§ **EXERCISE DETAILS**
Working through the lines below, return each one that holds "charset".

*** Opening of GIVEN ENTRIES ***

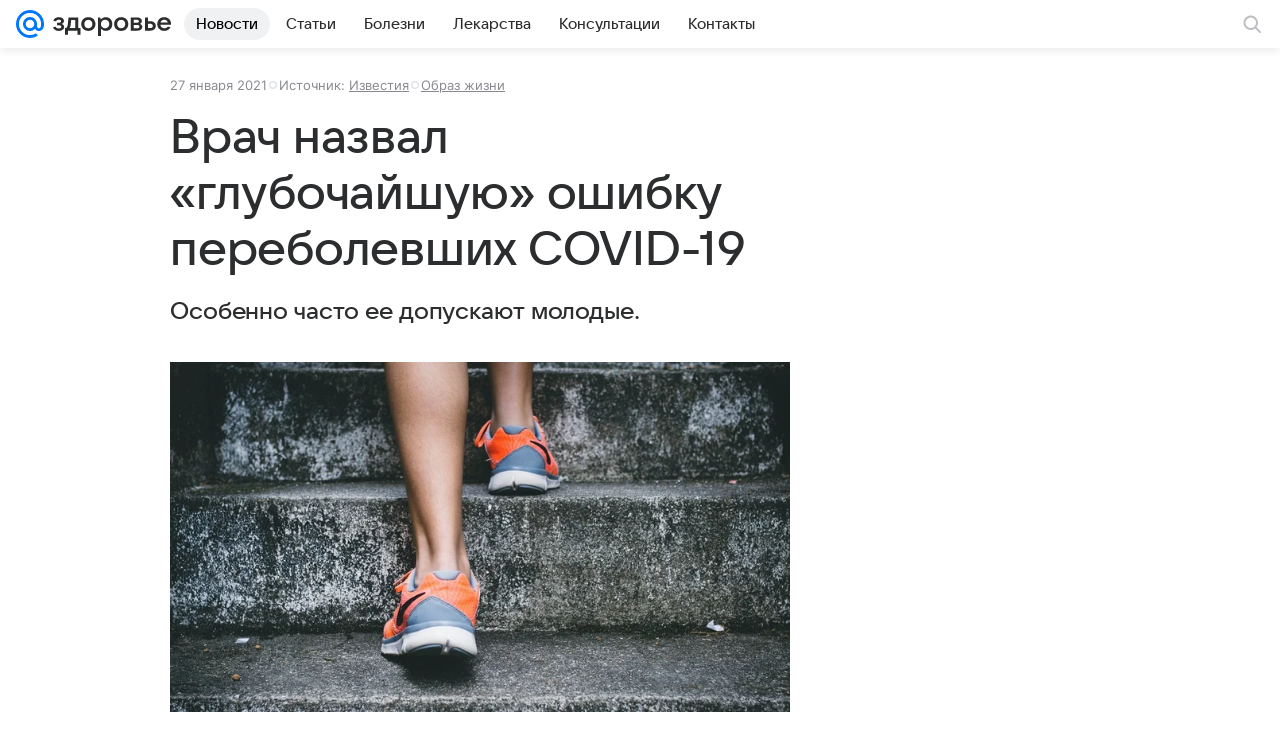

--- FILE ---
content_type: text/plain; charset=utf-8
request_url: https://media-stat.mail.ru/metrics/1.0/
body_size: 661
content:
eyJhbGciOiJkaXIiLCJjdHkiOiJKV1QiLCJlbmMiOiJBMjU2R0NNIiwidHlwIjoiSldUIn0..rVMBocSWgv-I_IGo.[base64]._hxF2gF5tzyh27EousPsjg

*** Close of GIVEN ENTRIES ***
*** Opening of GIVEN ENTRIES ***

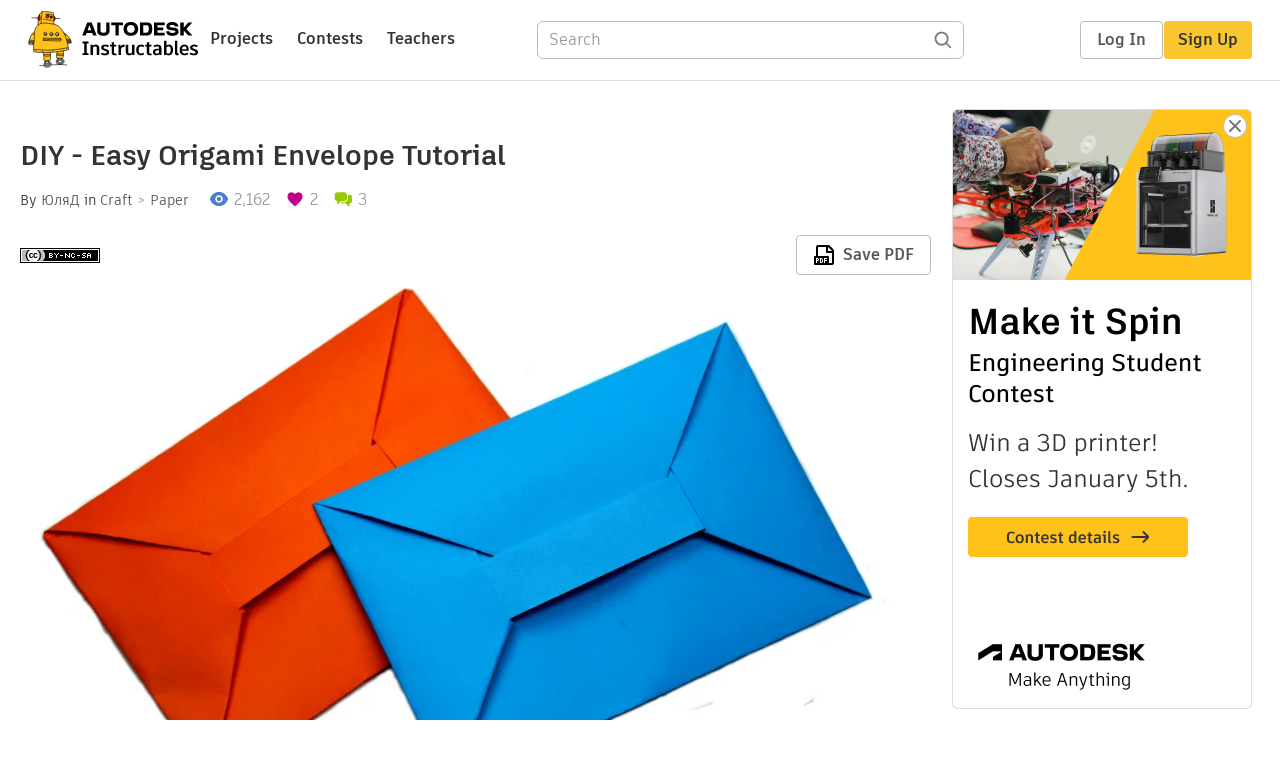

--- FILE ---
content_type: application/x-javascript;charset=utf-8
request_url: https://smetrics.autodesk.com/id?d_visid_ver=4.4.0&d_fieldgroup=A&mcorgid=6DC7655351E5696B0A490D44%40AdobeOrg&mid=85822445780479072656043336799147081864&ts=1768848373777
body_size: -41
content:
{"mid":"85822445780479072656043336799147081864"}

*** Close of GIVEN ENTRIES ***
*** Opening of GIVEN ENTRIES ***

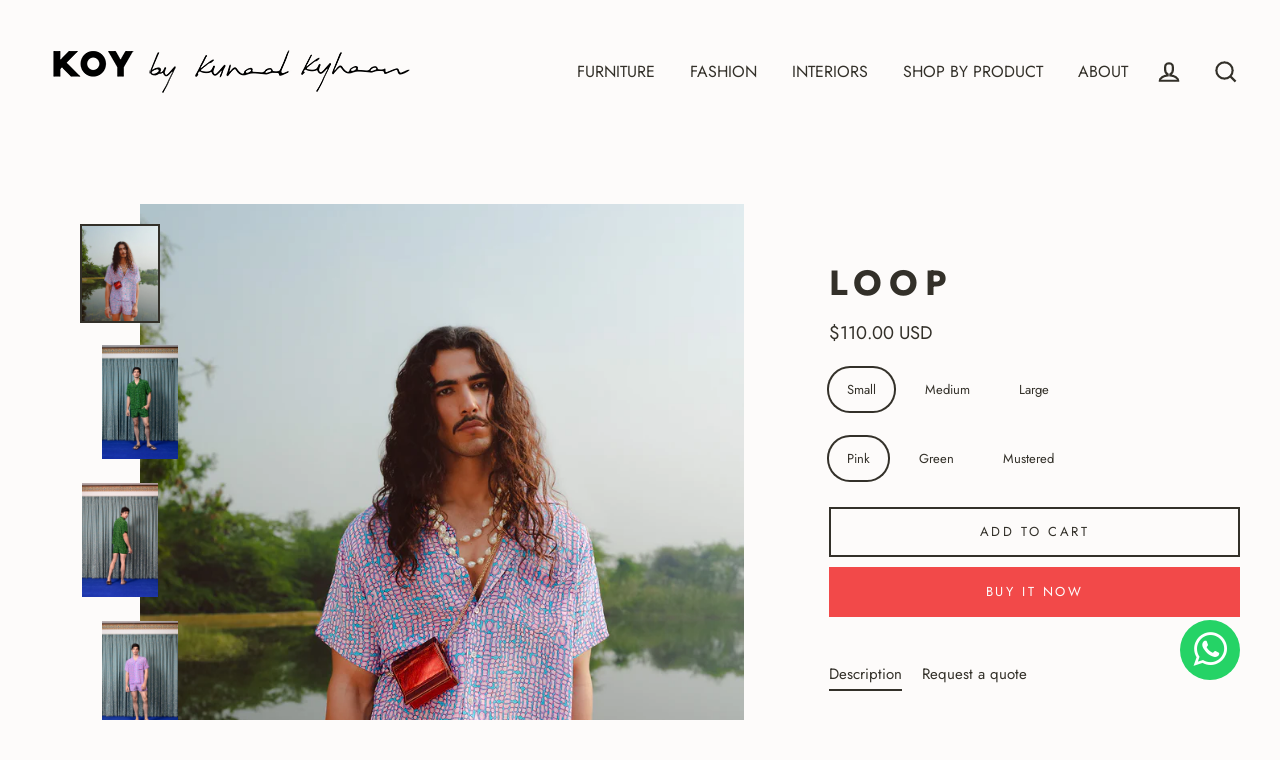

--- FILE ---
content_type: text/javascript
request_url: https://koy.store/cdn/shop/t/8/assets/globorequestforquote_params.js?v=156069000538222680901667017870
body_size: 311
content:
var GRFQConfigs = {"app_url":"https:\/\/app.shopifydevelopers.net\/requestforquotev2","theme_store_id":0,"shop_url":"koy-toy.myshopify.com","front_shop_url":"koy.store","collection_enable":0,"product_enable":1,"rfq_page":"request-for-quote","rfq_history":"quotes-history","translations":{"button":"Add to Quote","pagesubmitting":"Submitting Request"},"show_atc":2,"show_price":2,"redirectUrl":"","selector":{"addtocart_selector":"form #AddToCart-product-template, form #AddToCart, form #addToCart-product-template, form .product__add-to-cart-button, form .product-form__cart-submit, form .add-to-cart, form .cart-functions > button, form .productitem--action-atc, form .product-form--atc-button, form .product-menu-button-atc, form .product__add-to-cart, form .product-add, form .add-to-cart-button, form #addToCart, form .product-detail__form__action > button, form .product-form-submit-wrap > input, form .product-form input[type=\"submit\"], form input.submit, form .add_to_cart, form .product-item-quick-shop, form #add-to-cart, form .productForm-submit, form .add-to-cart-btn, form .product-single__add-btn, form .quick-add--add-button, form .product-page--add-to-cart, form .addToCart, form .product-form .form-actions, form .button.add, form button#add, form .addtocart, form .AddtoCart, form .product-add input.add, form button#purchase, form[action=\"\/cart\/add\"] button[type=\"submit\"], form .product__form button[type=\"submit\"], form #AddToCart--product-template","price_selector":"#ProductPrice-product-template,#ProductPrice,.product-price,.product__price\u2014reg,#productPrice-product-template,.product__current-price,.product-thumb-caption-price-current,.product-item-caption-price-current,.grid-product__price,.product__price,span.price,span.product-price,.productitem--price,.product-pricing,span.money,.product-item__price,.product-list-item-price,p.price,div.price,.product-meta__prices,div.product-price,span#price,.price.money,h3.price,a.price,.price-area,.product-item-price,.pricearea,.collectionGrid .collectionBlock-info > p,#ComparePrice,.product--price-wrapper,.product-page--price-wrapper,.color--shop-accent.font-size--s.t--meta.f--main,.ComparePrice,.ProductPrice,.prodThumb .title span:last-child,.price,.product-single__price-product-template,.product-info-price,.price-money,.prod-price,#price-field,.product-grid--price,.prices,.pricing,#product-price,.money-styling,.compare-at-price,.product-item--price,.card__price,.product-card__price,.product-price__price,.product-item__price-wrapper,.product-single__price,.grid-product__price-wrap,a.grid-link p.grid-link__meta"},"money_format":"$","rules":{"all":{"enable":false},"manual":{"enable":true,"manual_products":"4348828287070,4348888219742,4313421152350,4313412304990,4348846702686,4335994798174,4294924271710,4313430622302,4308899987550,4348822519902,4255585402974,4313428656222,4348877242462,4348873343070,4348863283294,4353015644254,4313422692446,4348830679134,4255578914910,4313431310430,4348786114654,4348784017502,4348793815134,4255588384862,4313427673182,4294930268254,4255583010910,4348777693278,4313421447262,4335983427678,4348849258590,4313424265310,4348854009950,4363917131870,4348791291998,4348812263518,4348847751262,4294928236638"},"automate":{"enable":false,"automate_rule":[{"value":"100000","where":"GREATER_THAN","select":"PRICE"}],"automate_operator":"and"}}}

*** Close of GIVEN ENTRIES ***

§ **TASK OUTPUT**
content_type: text/plain; charset=utf-8
content_type: application/x-javascript;charset=utf-8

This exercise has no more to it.